▶ **INSTRUCTIONS TO FOLLOW**
Transcribe exactly the lines that fall between the one holding "order: Rodentia" and the one holding "common name: california ground squirrel", inclusive, from the entries below.

▶ **SUPPLIED MATERIAL**
-------

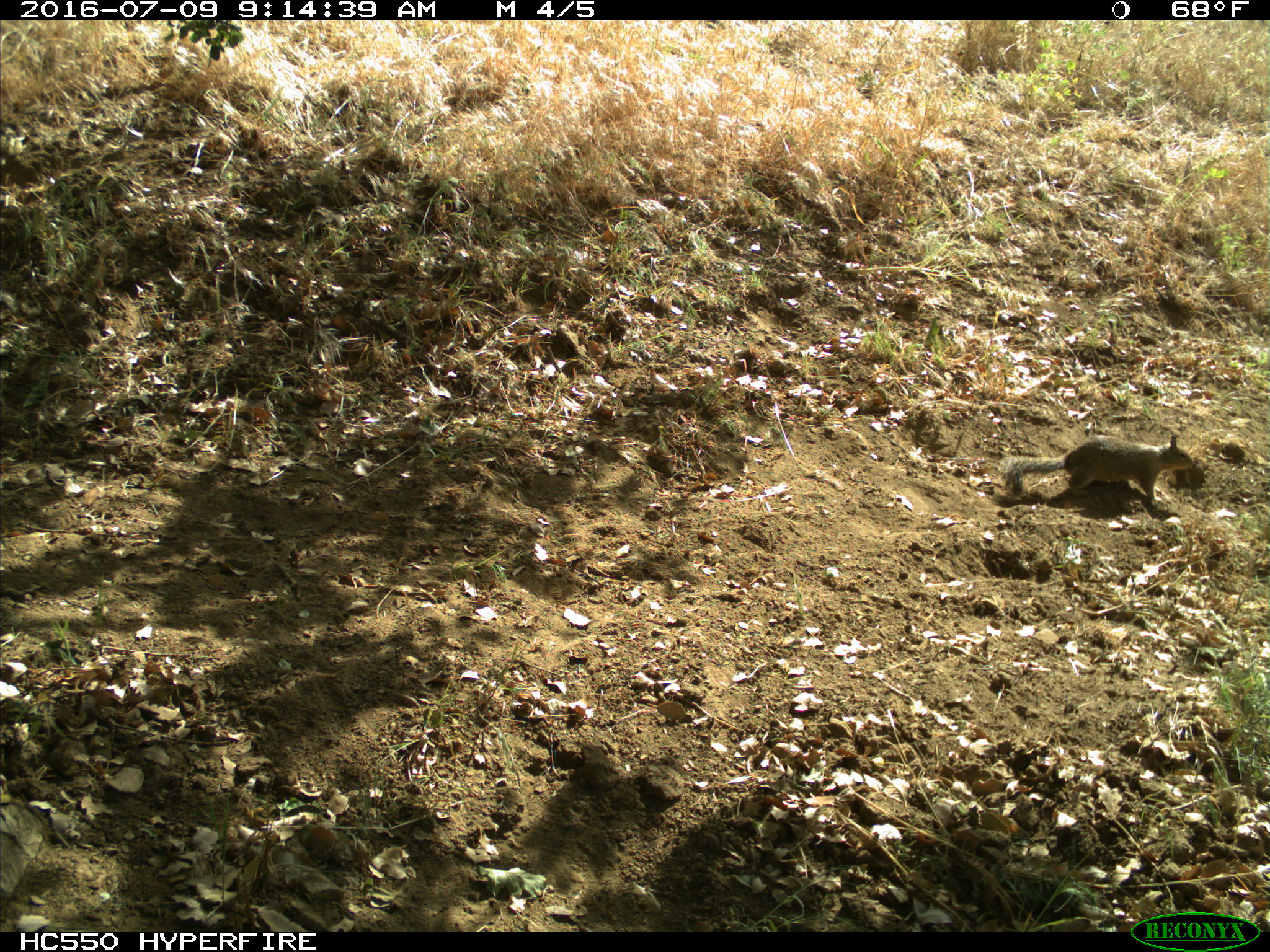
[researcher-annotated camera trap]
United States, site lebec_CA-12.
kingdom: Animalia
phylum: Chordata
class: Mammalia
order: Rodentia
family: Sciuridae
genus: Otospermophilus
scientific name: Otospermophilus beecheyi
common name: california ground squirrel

-------

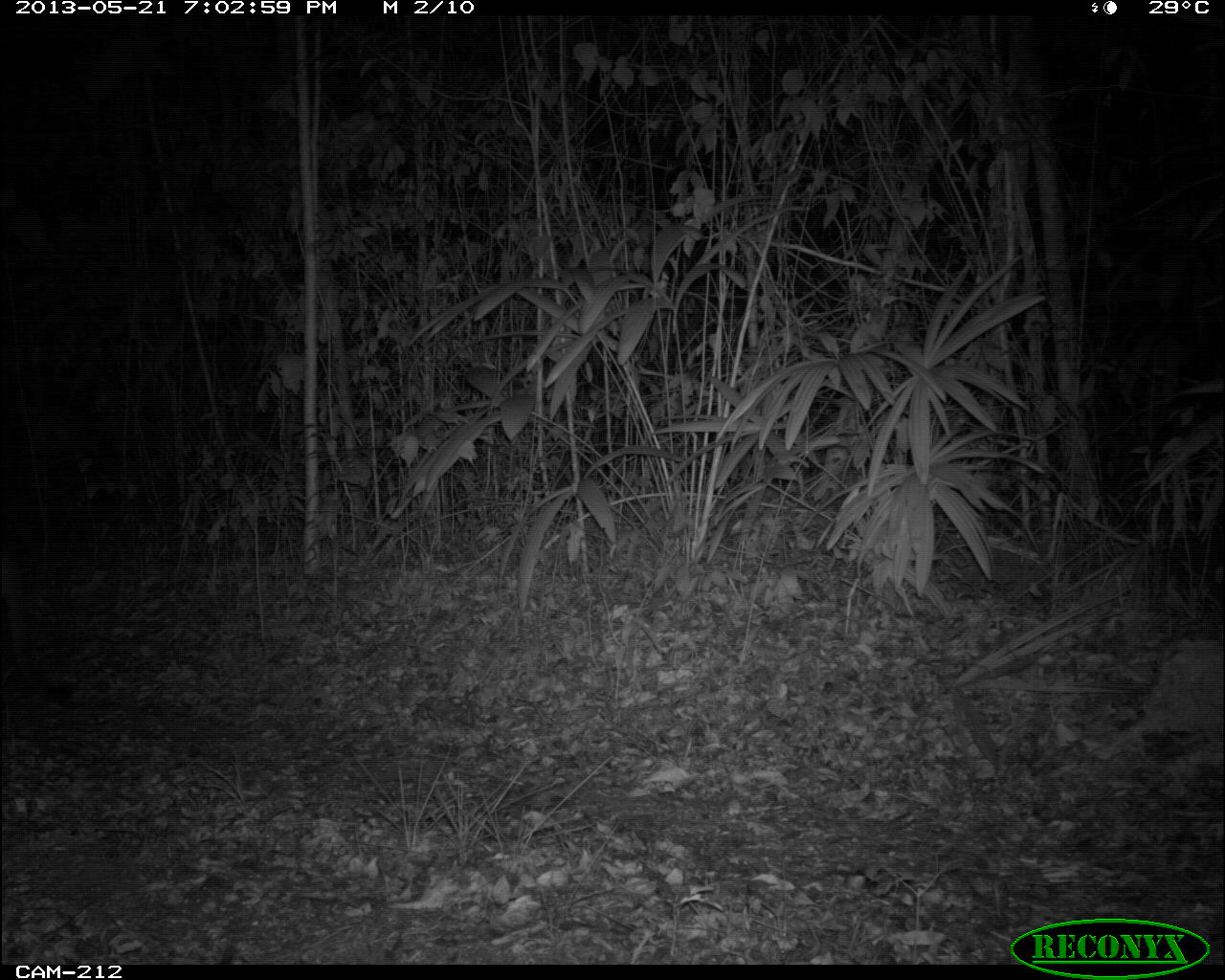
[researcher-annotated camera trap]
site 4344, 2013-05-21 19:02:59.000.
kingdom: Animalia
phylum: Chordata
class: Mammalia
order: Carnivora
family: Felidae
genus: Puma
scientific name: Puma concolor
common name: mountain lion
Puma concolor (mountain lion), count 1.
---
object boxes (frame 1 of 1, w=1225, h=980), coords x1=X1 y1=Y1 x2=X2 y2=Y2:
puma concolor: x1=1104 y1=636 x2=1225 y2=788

-------

▶ **OUTPUT FOR THIS EXERCISE**
order: Rodentia
family: Sciuridae
genus: Otospermophilus
scientific name: Otospermophilus beecheyi
common name: california ground squirrel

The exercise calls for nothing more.